Lfus is the latent heat of the melting and fusion transition6,55,56,57,58. q represents the rate of heating term due to the incident power beam heat source. In this work, a surface Gaussian distribution, q, is used where the heat is deposited at the interface between the dispersed (vaporised) and condensed phases.

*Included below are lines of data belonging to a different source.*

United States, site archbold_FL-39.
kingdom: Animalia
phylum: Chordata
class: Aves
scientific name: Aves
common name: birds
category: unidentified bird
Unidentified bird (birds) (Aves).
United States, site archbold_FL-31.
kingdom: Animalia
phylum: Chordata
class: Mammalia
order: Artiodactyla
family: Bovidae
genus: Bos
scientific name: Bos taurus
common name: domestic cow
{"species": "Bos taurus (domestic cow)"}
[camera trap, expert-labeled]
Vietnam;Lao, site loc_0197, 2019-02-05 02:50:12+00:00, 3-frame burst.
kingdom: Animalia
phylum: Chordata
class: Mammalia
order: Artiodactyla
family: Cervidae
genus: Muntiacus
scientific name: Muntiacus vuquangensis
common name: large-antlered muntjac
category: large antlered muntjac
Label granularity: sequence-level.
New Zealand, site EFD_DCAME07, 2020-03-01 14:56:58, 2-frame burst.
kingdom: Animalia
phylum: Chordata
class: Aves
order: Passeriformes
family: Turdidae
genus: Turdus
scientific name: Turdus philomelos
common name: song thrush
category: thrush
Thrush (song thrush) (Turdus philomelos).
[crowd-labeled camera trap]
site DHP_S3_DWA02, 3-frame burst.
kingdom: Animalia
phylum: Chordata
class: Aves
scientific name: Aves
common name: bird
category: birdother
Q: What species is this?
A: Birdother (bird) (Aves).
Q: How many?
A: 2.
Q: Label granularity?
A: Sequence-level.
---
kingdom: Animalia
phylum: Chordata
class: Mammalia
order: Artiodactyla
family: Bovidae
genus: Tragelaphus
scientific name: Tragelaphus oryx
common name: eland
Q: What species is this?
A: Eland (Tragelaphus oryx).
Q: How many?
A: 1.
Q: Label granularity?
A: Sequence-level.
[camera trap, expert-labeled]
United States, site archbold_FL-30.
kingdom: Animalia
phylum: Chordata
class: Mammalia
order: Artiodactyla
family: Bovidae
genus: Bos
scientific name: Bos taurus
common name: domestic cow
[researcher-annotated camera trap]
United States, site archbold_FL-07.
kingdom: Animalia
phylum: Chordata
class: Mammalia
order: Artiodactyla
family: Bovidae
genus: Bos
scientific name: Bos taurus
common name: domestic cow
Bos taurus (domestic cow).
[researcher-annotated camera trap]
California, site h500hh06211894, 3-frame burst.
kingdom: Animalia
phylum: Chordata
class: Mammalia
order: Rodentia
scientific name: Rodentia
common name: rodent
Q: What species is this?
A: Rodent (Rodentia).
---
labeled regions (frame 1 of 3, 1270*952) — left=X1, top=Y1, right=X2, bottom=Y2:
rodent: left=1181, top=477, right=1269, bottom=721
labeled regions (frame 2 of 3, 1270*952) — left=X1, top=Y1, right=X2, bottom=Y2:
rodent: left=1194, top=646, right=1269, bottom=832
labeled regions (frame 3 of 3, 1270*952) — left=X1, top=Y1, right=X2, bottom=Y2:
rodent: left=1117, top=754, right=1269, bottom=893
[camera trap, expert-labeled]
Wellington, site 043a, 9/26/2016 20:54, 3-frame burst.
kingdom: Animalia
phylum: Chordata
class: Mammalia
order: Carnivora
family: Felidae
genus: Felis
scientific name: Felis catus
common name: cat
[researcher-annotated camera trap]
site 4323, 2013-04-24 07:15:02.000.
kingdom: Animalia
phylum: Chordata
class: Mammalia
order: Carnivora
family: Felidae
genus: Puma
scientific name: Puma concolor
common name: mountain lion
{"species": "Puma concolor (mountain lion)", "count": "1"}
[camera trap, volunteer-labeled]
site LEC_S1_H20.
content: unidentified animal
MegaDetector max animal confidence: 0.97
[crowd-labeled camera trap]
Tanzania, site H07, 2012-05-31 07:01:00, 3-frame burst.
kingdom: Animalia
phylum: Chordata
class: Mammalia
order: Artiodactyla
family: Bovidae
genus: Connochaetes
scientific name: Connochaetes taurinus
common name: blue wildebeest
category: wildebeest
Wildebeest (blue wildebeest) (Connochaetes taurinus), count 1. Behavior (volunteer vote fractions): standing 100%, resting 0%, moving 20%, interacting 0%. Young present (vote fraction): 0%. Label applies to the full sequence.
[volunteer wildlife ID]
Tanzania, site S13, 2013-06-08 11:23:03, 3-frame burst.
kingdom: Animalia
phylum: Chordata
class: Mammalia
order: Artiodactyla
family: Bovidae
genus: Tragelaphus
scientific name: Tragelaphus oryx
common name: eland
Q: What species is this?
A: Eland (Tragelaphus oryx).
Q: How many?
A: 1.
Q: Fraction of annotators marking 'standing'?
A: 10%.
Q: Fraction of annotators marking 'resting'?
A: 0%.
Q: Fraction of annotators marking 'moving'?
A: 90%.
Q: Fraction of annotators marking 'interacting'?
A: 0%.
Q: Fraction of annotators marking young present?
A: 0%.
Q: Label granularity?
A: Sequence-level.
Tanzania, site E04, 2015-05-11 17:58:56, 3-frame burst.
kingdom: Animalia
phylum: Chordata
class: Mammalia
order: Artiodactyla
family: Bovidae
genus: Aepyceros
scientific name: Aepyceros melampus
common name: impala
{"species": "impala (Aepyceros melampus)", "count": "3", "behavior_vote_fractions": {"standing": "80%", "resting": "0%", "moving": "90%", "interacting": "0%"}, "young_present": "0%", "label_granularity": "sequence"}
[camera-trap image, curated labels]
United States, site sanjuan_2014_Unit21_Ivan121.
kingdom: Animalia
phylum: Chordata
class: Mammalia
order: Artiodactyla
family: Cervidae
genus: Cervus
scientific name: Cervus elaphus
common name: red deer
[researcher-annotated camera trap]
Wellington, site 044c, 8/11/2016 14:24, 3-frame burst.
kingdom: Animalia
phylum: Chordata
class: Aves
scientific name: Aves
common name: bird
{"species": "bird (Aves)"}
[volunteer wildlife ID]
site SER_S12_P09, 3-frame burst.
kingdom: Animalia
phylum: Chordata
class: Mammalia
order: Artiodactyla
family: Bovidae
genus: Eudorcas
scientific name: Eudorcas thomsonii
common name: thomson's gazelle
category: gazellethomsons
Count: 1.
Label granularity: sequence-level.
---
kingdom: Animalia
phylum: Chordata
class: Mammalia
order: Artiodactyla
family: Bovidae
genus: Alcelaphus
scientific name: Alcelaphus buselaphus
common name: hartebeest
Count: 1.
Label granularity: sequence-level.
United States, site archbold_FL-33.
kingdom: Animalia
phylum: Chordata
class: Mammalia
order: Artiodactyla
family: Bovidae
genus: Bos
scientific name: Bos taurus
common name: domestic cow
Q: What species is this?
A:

$$q=\frac{3.0Q}{{a}_{hs}^{2}\pi }{e}^{-3\left({\left(\frac{x-{b}_{g}}{{a}_{hs}}\right)}^{2}+{\left(\frac{z}{{a}_{hs}}\right)}^{2}\right)},$$
(16)

where ahs is the radius of the distribution, Q is the input power. bg is the offset of the heat source reference frame in the x-axis. In this coordinate system, the heat source distribution is applied normal to the interface of condensed/dispersed phases in the y-direction. In power beam welding scenarios, the high energy density source of heat which causes vaporisation state changes, either laser or electron beam, is applied at the interface between the condensed and vapour/atmospheric phases. At this interface, the photons of laser light are absorbed, or the electrons transfer their kinetic energy to the substrate, causing intense local heating. It is important then, if one is to try to capture the important physical phenomena caused by such a heat source, that a representative mathematical description of such a surface distribution of heat is incorporated. The Gaussian surface distribution of heat assumed in this work, is coupled with a computationally efficient heat source application algorithm, to ensure that as the surface evolves, the heat is applied appropriately at the condensed state boundary. This involves a first-order ray tracing approach, where a collimated Gaussian distribution is applied at the interface, at the first cell in the depth direction. In this approach, it is assumed that the energy reflected following the initial deposition of heat is negligible.

Numerical Implementation

The thermodynamics and transport properties are computed in each computational cell using the volumetric phase fraction as a weighting factor. The linear average is used for density and harmonic interpolation for the conductivity’s. Specific heat capacity and kinematic viscosity are linearly weighted by mass59. As well as being functions of phase fraction, the specific heat and thermal conductivity’s are also functions of fluid fraction in the condensed state. In this manner, the thermal properties of the alloy system can be considered for the solid, liquid, and vapour phases.The governing equations are discretized using the OpenFOAM® library following the finite volume approach. The equations are evaluated in an iterative manner, correcting the velocity, and pressure fields until convergence is reached, using a PISO (pressure implicit with splitting of operators) approach for multiple iterations at each time step, combined with a semi-implicit method for the pressure linked equation (SIMPLE), known as the PIMPLE algorithm. During the formation of the pressure-Poisson equation, the \(\mathop{v}\limits^{\cdot }\) term must be accounted for, so the pressure equation in the framework becomes

$$\nabla \cdot \left(\frac{1}{{A}_{D}}\nabla p\right)=\nabla \cdot \phi -\mathop{v}\limits^{\cdot },$$
(17)

where \(\frac{1}{{A}_{D}}\) are the diagonal entries of the momentum matrix equation and ϕ is the numerical equivalent of the divergence of the velocity field for a cell. The volume dilation term, and multi-phase transport are handled explicitly, requiring extremely small Courant numbers. The multidimensional limiter for explicit solution approach is utilised for the solution of the multi-component transport equation. Figure 8 shows a schematic diagram of teh computational framework.

Fig. 8: Schematic diagram for the solution procedure.
figure 8

In the presented framework, an explicit solution procedure is used for teh phase species transport equations. This is fully coupled to the momentum and energy transport equations.